An SMT-based verifier for Python with a machine-checked trust base.
Project description
Touchstone
An SMT-based verifier for Python. Touchstone takes a function and a property and returns PROVED (it holds for all inputs), REFUTED (with a counterexample), or UNKNOWN (with a reason), by translating the code to Z3 rather than running it.
import touchstone as t
# state the property in Python, over the parameters and `result`
t.prove("def f(x):\n return x + x\n", "result == 2 * x").status # 'PROVED'
# or write the contract as decorators on the function itself
t.verify_contracts('''
@require("n >= 0")
@ensure("result == n")
def count(n):
i = 0
while i < n:
i = i + 1
return i
''').status # 'PROVED'
# or check two implementations agree on every input
t.verify_equiv("double", "f", "def f(a):\n return a + a\n",
"def g(a):\n return 2 * a\n", {}).status # 'PROVED'
# or verify a whole program, resolving imports across modules through the call graph
t.check_program({
"lib": "def recip(n):\n return 100 // n\n", # traps when n == 0
"main": "import lib\ndef f(n):\n if n == 0:\n return 0\n return lib.recip(n)\n",
}, "main", "f").status # 'PROVED' (the guard covers the callee)
Command line
The same verbs run from the shell, with the process exit status mirroring the verdict (0 PROVED, 1 REFUTED, 2 UNKNOWN) so they compose in CI:
touchstone verify count.py # the @require / @ensure contracts written in a file
touchstone prove f.py --ensures 'result == x' # a postcondition over the parameters and `result`
touchstone equiv impl.py spec.py --func f # two implementations agree on every input
touchstone check d.py # trap freedom (and any asserts) for all inputs
touchstone infer m.py # sound over-approximate types of a return and its locals
A refutation comes back with the counterexample and the path it took:
$ touchstone prove f.py --ensures 'result == x'
REFUTED [property via verified VC generator (Rocq-extracted wpg)]
counterexample: x=0
trace:
line 2: return x + 1 [x=0]
=> returns 1
What it covers
Functional equivalence and predicates; whole-function and interprocedural reasoning over
control flow with multiple loops, arbitrary nesting, break and continue, statements after a
loop, and any step direction; self-recursion, mutual recursion, and recursion over lists;
whole-program verification across module boundaries, resolving from-imports, qualified m.f()

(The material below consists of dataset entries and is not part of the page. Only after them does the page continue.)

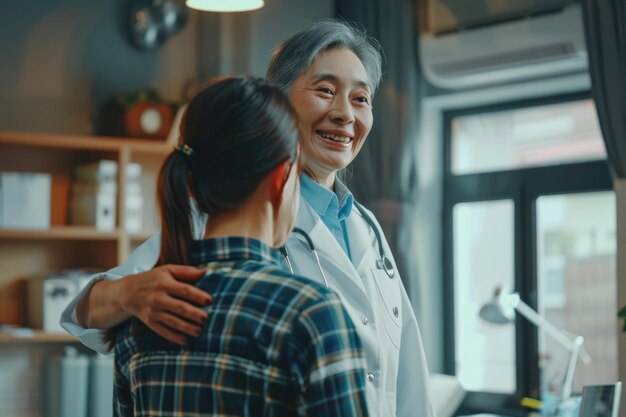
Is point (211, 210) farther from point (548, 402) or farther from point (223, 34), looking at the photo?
point (223, 34)

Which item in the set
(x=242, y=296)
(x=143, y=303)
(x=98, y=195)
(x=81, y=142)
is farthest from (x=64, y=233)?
(x=242, y=296)

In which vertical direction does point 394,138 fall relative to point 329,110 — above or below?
above

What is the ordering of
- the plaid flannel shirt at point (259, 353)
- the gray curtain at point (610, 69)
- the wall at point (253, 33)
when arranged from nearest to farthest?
the plaid flannel shirt at point (259, 353) → the gray curtain at point (610, 69) → the wall at point (253, 33)

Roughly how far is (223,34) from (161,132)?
638 mm

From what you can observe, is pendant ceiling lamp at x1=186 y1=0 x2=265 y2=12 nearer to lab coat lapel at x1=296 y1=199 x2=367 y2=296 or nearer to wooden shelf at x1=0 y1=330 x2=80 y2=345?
wooden shelf at x1=0 y1=330 x2=80 y2=345

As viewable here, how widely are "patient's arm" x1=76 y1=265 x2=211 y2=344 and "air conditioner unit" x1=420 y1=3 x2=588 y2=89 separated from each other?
3.71m

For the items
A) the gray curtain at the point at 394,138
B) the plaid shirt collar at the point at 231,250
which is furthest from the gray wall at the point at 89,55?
the plaid shirt collar at the point at 231,250

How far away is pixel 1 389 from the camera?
15.6 feet

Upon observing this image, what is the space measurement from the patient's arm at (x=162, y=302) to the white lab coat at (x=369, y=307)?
0.18 meters

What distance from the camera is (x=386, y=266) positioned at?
5.52ft

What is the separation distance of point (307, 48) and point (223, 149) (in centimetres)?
57

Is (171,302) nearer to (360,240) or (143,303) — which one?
(143,303)

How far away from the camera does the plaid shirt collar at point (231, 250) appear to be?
114 cm

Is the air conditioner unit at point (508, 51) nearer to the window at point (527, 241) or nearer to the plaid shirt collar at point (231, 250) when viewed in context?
the window at point (527, 241)
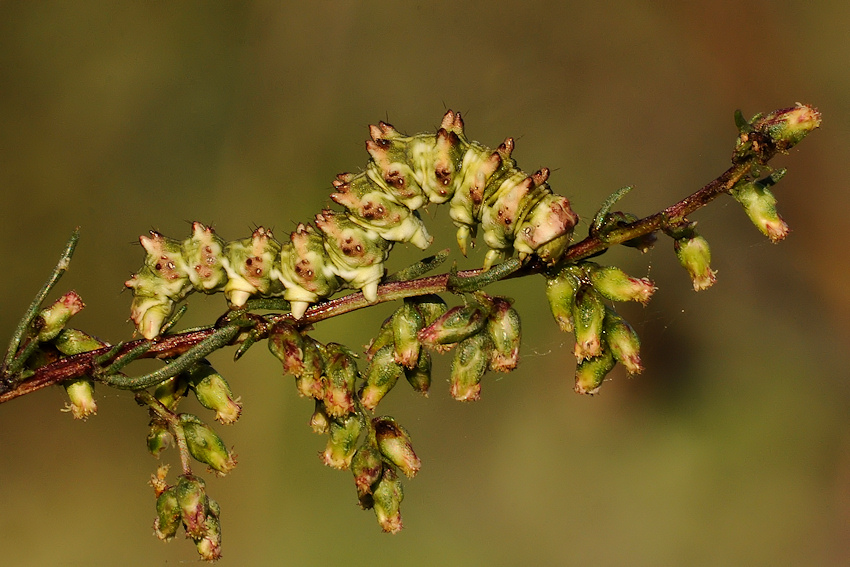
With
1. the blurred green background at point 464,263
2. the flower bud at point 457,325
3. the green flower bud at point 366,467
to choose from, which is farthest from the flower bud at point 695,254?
the blurred green background at point 464,263

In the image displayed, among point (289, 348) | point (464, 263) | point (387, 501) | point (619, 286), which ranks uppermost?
point (464, 263)

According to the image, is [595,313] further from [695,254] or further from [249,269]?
[249,269]

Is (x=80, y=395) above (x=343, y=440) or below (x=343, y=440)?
above

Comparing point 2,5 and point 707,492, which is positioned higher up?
point 2,5

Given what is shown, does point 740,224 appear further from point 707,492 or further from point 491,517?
point 491,517

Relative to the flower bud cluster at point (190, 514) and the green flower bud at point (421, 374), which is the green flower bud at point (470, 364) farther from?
the flower bud cluster at point (190, 514)

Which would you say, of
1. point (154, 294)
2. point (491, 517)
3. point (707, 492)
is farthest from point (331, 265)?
point (707, 492)

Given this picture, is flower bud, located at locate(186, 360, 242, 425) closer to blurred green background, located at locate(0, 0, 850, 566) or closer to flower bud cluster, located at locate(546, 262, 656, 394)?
flower bud cluster, located at locate(546, 262, 656, 394)

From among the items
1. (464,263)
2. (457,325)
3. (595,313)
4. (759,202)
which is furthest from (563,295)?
(464,263)
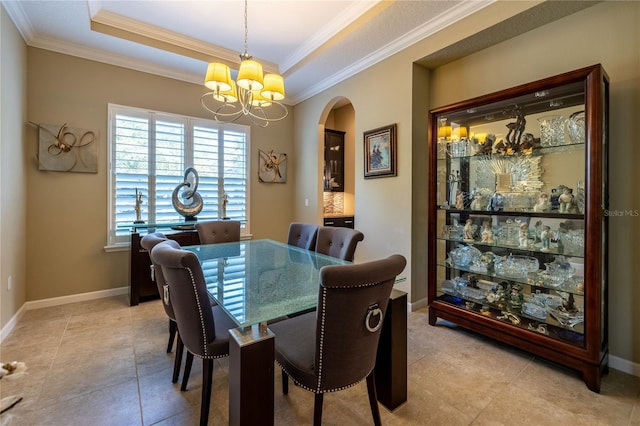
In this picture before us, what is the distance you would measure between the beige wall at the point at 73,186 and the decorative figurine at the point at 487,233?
4.05 metres

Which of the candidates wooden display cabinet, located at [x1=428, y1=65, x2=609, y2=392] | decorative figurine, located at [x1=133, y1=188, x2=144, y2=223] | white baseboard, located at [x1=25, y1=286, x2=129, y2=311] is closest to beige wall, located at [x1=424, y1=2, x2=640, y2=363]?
wooden display cabinet, located at [x1=428, y1=65, x2=609, y2=392]

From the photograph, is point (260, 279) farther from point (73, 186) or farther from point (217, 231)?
point (73, 186)

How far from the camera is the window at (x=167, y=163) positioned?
11.6 ft

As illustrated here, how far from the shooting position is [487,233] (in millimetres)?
2607

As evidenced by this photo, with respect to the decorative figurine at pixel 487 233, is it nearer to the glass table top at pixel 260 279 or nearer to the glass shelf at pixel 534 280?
the glass shelf at pixel 534 280

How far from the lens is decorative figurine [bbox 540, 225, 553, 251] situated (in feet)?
7.37

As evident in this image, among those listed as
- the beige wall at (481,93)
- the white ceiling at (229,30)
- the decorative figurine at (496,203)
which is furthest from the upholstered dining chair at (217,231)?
Answer: the decorative figurine at (496,203)

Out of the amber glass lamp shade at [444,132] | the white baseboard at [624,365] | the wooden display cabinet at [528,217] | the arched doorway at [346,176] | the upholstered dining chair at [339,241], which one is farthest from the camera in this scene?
the arched doorway at [346,176]

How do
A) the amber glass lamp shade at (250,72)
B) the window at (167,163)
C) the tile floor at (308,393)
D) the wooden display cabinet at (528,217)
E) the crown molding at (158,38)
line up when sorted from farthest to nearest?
the window at (167,163) → the crown molding at (158,38) → the amber glass lamp shade at (250,72) → the wooden display cabinet at (528,217) → the tile floor at (308,393)

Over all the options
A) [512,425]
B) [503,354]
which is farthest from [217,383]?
[503,354]

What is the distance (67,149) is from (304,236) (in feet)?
9.35

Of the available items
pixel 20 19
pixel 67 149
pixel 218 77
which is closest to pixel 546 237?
pixel 218 77

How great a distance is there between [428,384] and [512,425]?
48 cm

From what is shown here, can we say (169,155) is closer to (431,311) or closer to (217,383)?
(217,383)
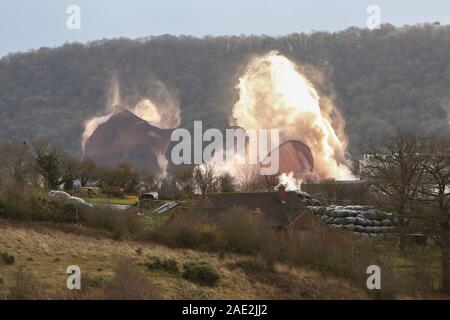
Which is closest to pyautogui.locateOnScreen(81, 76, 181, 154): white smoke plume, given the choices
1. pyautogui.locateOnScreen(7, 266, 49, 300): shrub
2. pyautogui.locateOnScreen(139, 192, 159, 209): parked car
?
pyautogui.locateOnScreen(139, 192, 159, 209): parked car

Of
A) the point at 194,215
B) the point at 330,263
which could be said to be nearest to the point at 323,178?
the point at 194,215

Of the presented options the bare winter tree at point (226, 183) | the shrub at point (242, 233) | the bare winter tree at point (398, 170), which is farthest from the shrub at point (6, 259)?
the bare winter tree at point (226, 183)

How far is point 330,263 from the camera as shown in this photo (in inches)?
1353

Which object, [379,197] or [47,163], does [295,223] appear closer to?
[379,197]

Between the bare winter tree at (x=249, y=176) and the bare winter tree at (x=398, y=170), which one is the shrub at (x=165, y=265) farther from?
the bare winter tree at (x=249, y=176)

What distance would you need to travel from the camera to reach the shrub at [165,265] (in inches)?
1305

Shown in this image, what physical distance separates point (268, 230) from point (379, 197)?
21.9 meters

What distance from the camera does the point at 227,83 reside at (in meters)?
180

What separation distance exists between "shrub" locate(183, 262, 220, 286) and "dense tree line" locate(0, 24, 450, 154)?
399 ft

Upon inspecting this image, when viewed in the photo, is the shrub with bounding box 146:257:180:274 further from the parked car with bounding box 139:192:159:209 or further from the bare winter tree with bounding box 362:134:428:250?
the parked car with bounding box 139:192:159:209

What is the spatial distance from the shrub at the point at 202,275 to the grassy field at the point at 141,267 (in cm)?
38

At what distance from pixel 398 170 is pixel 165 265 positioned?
31257mm

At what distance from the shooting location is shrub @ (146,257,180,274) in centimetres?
3316

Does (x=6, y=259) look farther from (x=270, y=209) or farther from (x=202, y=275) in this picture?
(x=270, y=209)
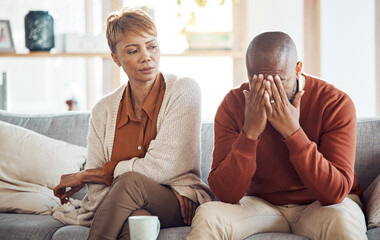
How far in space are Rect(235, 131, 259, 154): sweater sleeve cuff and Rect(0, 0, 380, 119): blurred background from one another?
1.65 meters

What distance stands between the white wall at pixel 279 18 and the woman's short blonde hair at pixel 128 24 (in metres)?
1.36

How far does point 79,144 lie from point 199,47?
1.14 meters

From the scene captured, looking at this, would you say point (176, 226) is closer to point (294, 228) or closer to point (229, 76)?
point (294, 228)

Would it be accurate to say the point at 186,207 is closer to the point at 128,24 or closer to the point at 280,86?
the point at 280,86

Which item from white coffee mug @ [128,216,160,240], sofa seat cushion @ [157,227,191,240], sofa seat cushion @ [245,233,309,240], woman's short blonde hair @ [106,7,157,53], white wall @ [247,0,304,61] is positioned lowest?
sofa seat cushion @ [157,227,191,240]

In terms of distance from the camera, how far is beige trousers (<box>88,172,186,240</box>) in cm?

calls, and aliases through the call graph so a callee's trap is seen at the caller;
deductive and synthesized loop invariants; abstract interpretation (interval, zone, octagon,
Karr, polyhedra, machine-integer); IEEE-754 floating point total over every double, with Inf
and NaN as first-class inputs, exact floor division and modulo, and sound over-approximations
of sin, cos, exp, and log; arrays with quantified specifications; termination of counted
loops, iteration over containers, and data-dependent loops, and cost; exceptions;
rely-guarantee concurrency for all schedules and all depths; and separation logic with the
frame rule, the magic wand, and inductive heap predicates.
Values carry their real types through the symbolic core; the heap models object identity,
aliasing, and mutation; a sequence index is verified against the container's length and a dict
key against the keys provably present (from a membership guard, an iteration, or a prior store),
so a guarded access is proved safe and an unguarded one refuted with the out-of-range or
missing-key witness; and these, with None in arithmetic, type mismatches, and division by zero,
are traps that refute a totality claim. Fixed-width
wraparound is checked alongside every integer proof. A property can be stated in Python over
the parameters and result (prove), written as @require / @ensure decorators on the
function (verify_contracts, in the style of the contracts and icontract packages), mined from
the code's own assertions (check), or written directly as a Z3 predicate; a counterexample
comes back with the execution trace and the path taken (explain).
SUBSET.md specifies the modeled subset precisely, in three tiers of trust, and enumerates the constructs that return UNKNOWN (async, metaclasses, non-identity decorators, dynamic reflection, and the rest), so it is clear in advance where a verdict will be withheld.
Soundness
Every construct is either encoded soundly or returned as UNKNOWN with a reason, so an
unsupported feature is never silently skipped or assumed away. A PROVED is confirmed by a
second independent solver (cvc5) and withheld unless both agree, runs under a deterministic
resource bound so identical input yields an identical verdict on every machine, and carries a
reproducibility certificate. proof_bundle exports that certificate as a re-checkable bundle -- the
discharged SMT-LIB refutation queries, the solver versions, the deterministic configuration, and a content
hash -- and recheck_bundle (or any SMT solver) re-verifies it independently, trusting the re-run solver
rather than the engine that produced it.
prove, verify, and check establish partial correctness: a PROVED means that on every input
meeting the precondition the function returns without a trap and the postcondition holds, not that it
terminates -- termination is a separate obligation (verify_total, or check --total for trap freedom
plus termination). When a true property exceeds the default deterministic bound and comes back UNKNOWN,
a larger budget is available (touchstone ... --budget high), so that incompleteness is not invisible.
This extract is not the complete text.